++++ Passage provided

Regular readers will be unsurprised that my view is no it most defiantly is not. Indeed, I was shocked (but not entirely surprised) to see this debate taking place amoung the Labour Party Twitterati this morning. You see, if we were indulging in a rare moment of honesty both with ourselves and the electorate, we might admit that this week has not ended with the Party being totally united. Hairline cracks have appeared which may (or may not) develop into full-scale fractures. If we continue riding high in the polls then this may paper over the cracks but, then again, bear in mind that in all likelihood we will have to serve a full-term in opposition and this will impose its own strains and frustrations.
The divergence over the Red Flag is not on a simple left/right axis. Luke Akehurst, to his credit, defended the song while Sundar Katwala called it a “dirge”. However, the split is symptomatic of a wider cultural divide with the Blairite rump busy decomposing at its core. Suffering from the psychological trauma of two successive defeats (both in the General Election and recent leadership contest) Blairism is reeling like a punch-drunk boxer on the ropes. However, its ‘do anything to win attitude’ is evident in the comments of some comrades. All of which is great until you realise the above; it’s a vote-loser not a vote-winner anymore. Indeed, it lost its vote-winning power in 2005 when it failed to earn Labour anything approaching a credible mandate. What Gordon Brown might have done about this we will never know but he didn’t move quick enough and by the time he did his room for manoeuver had been drastically curtailed by the financial crisis, the event which finally destroyed Blairism.
All those who claim we need to head boldly to the centre ground seem to have failed to notice that we no longer occupy it because, true to what it is, it moved from under our feet and it has moved to the left. Still, some people cling onto this article of faith with true dogmatic tenacity and their response to attempts to change bear a disturbing similarity to those who are defending the rantings of religious sectarians – they are as detached from reality as they claim ‘Old Labour’ was. My message to these comrades is simple; its you that are passe, the electorate wants to hear again about our values not about how desperate we are to attain power. In short, they want to hear what makes us worthy of that power and that isn’t the price we put on selling our soul. They want to hear how we will change things for the better and what we will do about a system that can’t provide for them anymore; they want to hear about a better future, a future we will build with them. Ironically, David Davis seems more aware of this than our own comrades in warning about a ‘leftist backlash’. I am quite happy to fight to make Davis’s nightmares a dreamy reality for progressives.

++++++++
++++ Record excerpts

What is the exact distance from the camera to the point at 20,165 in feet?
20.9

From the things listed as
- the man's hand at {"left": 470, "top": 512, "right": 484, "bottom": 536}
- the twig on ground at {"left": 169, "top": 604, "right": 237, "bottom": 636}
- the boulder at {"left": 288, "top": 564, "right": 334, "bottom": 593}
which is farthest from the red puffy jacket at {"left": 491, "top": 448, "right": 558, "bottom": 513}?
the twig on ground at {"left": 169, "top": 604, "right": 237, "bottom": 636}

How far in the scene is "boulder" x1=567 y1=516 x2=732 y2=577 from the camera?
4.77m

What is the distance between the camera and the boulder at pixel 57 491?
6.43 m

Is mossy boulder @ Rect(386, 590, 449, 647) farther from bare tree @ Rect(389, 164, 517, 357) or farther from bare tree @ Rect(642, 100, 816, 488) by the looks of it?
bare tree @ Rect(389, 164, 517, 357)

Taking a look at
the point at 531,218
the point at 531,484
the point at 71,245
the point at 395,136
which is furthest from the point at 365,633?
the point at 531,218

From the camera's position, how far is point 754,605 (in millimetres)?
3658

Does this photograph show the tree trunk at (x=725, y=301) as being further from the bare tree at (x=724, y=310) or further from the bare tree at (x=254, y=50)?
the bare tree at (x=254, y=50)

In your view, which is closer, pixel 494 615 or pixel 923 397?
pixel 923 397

++++++++
++++ Record excerpts

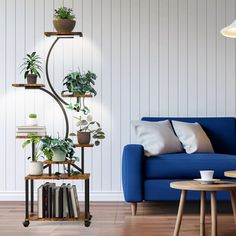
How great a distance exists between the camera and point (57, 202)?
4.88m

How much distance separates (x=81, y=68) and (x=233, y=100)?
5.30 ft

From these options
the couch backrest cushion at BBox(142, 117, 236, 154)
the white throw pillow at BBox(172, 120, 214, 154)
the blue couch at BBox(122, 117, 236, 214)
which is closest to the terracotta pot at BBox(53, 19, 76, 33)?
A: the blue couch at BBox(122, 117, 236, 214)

++++++++
++++ Record excerpts

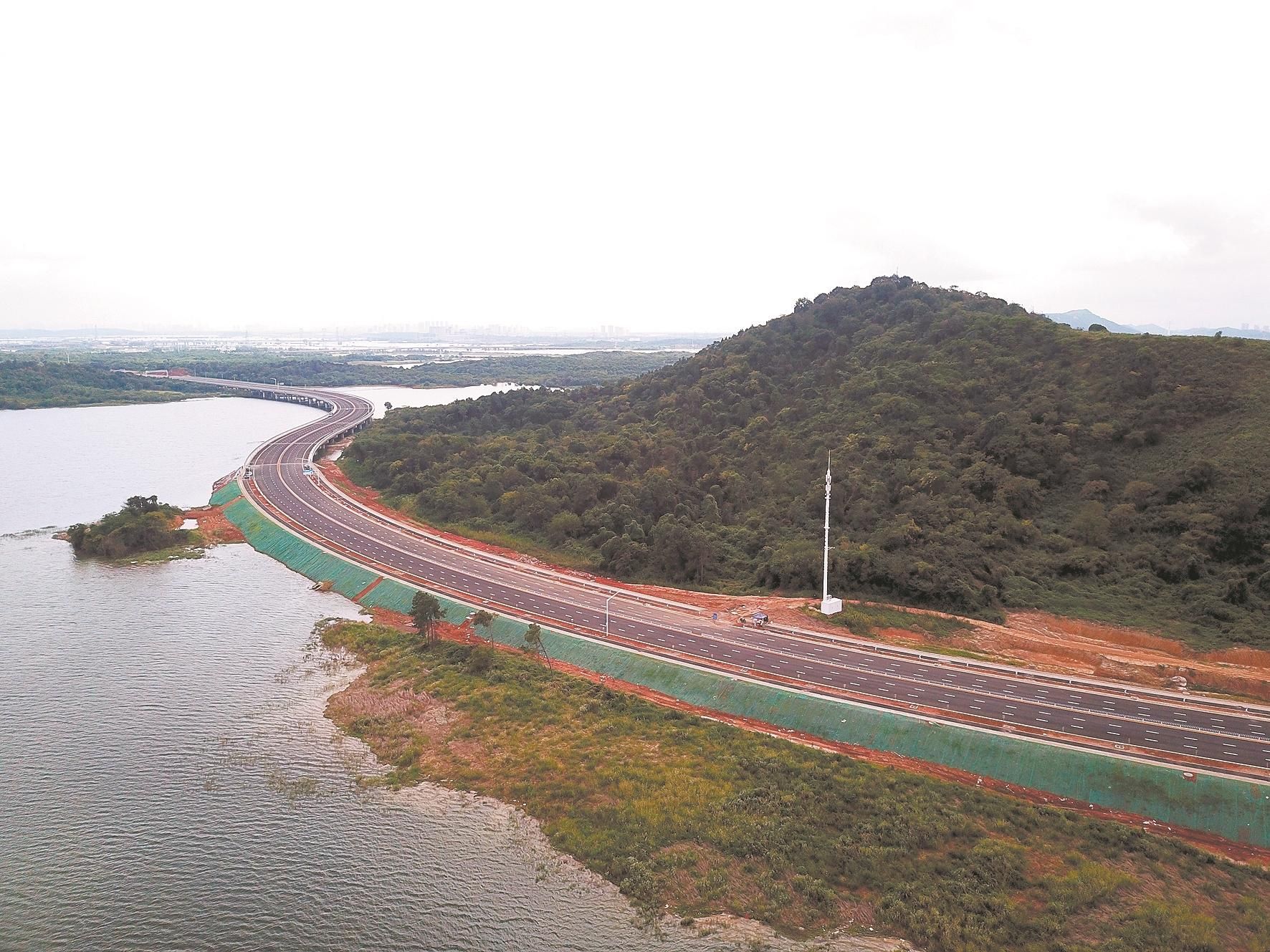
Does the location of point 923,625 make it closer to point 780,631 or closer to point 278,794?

++++++++

**Task item**
Reproduce, word for word, the entire passage above on divisions within the Labour Party and the debate over the Red Flag.

**Exercise answer**
Regular readers will be unsurprised that my view is no it most defiantly is not. Indeed, I was shocked (but not entirely surprised) to see this debate taking place amoung the Labour Party Twitterati this morning. You see, if we were indulging in a rare moment of honesty both with ourselves and the electorate, we might admit that this week has not ended with the Party being totally united. Hairline cracks have appeared which may (or may not) develop into full-scale fractures. If we continue riding high in the polls then this may paper over the cracks but, then again, bear in mind that in all likelihood we will have to serve a full-term in opposition and this will impose its own strains and frustrations.
The divergence over the Red Flag is not on a simple left/right axis. Luke Akehurst, to his credit, defended the song while Sundar Katwala called it a “dirge”. However, the split is symptomatic of a wider cultural divide with the Blairite rump busy decomposing at its core. Suffering from the psychological trauma of two successive defeats (both in the General Election and recent leadership contest) Blairism is reeling like a punch-drunk boxer on the ropes. However, its ‘do anything to win attitude’ is evident in the comments of some comrades. All of which is great until you realise the above; it’s a vote-loser not a vote-winner anymore. Indeed, it lost its vote-winning power in 2005 when it failed to earn Labour anything approaching a credible mandate. What Gordon Brown might have done about this we will never know but he didn’t move quick enough and by the time he did his room for manoeuver had been drastically curtailed by the financial crisis, the event which finally destroyed Blairism.
All those who claim we need to head boldly to the centre ground seem to have failed to notice that we no longer occupy it because, true to what it is, it moved from under our feet and it has moved to the left. Still, some people cling onto this article of faith with true dogmatic tenacity and their response to attempts to change bear a disturbing similarity to those who are defending the rantings of religious sectarians – they are as detached from reality as they claim ‘Old Labour’ was. My message to these comrades is simple; its you that are passe, the electorate wants to hear again about our values not about how desperate we are to attain power. In short, they want to hear what makes us worthy of that power and that isn’t the price we put on selling our soul. They want to hear how we will change things for the better and what we will do about a system that can’t provide for them anymore; they want to hear about a better future, a future we will build with them. Ironically, David Davis seems more aware of this than our own comrades in warning about a ‘leftist backlash’. I am quite happy to fight to make Davis’s nightmares a dreamy reality for progressives.